*Objective*:
Reproduce verbatim the stretch of the records from their start through the line containing "3. the point at 364,128", both ends included.
----- Provided information
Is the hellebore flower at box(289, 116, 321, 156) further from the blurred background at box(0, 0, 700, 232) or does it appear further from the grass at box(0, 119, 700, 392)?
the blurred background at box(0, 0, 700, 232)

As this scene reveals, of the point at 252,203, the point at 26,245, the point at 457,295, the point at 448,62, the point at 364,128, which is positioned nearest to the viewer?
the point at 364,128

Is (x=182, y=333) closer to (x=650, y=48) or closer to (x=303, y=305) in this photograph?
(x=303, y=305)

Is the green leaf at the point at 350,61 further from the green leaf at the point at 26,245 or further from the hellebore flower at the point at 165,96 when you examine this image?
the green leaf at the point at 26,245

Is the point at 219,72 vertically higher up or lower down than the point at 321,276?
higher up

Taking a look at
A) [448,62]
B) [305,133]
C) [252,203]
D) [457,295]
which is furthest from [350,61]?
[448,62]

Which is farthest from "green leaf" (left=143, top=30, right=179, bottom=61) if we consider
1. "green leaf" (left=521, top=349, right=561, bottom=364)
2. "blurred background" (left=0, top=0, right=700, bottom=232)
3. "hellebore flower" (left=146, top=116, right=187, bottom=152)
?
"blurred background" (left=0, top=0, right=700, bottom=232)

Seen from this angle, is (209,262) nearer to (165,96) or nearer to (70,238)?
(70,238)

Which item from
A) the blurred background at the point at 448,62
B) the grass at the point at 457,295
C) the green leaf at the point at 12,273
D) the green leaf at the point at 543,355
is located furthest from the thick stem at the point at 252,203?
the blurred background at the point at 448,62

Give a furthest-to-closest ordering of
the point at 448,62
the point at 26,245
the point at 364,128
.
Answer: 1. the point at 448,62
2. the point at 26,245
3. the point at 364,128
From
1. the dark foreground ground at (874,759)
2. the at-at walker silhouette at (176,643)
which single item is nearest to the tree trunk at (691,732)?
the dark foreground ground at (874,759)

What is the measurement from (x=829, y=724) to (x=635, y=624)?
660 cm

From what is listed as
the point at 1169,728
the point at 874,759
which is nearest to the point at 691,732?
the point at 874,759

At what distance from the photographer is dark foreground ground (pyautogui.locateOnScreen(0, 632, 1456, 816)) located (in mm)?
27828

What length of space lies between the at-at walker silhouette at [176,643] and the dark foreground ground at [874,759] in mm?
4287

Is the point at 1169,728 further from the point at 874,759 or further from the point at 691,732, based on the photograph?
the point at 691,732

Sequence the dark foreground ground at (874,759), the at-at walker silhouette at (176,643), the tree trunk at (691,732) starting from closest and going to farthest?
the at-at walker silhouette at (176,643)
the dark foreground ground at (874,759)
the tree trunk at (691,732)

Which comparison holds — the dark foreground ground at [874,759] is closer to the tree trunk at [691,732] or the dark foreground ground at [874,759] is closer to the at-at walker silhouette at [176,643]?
----------
*Solution below*:
Is the hellebore flower at box(289, 116, 321, 156) further from the blurred background at box(0, 0, 700, 232) or does it appear further from the grass at box(0, 119, 700, 392)?
the blurred background at box(0, 0, 700, 232)

As this scene reveals, of the point at 252,203, the point at 26,245, the point at 457,295, the point at 448,62, the point at 364,128, which is positioned nearest to the viewer?
the point at 364,128

Is (x=182, y=333) closer to (x=650, y=48) or closer to (x=303, y=305) in this photograph?
(x=303, y=305)

Is the green leaf at the point at 350,61 further from the green leaf at the point at 26,245 or further from the hellebore flower at the point at 165,96 when you examine this image?
the green leaf at the point at 26,245

Is the point at 219,72 vertically higher up or lower down than the point at 321,276?
higher up

Taking a look at
A) [448,62]
B) [305,133]
C) [252,203]
D) [457,295]
which is furthest from [350,61]?
[448,62]

Which is farthest from "green leaf" (left=143, top=30, right=179, bottom=61) if we consider
1. "green leaf" (left=521, top=349, right=561, bottom=364)
2. "blurred background" (left=0, top=0, right=700, bottom=232)
3. "hellebore flower" (left=146, top=116, right=187, bottom=152)
?
"blurred background" (left=0, top=0, right=700, bottom=232)

Seen from this angle, is (209,262) nearer to (165,96) or nearer to (70,238)?
(70,238)

Which item from
A) the blurred background at the point at 448,62
B) the grass at the point at 457,295
C) the green leaf at the point at 12,273
D) the green leaf at the point at 543,355
is located furthest from the thick stem at the point at 252,203?
the blurred background at the point at 448,62

Give a furthest-to-closest ordering of
the point at 448,62
the point at 26,245
the point at 364,128
.
Answer: 1. the point at 448,62
2. the point at 26,245
3. the point at 364,128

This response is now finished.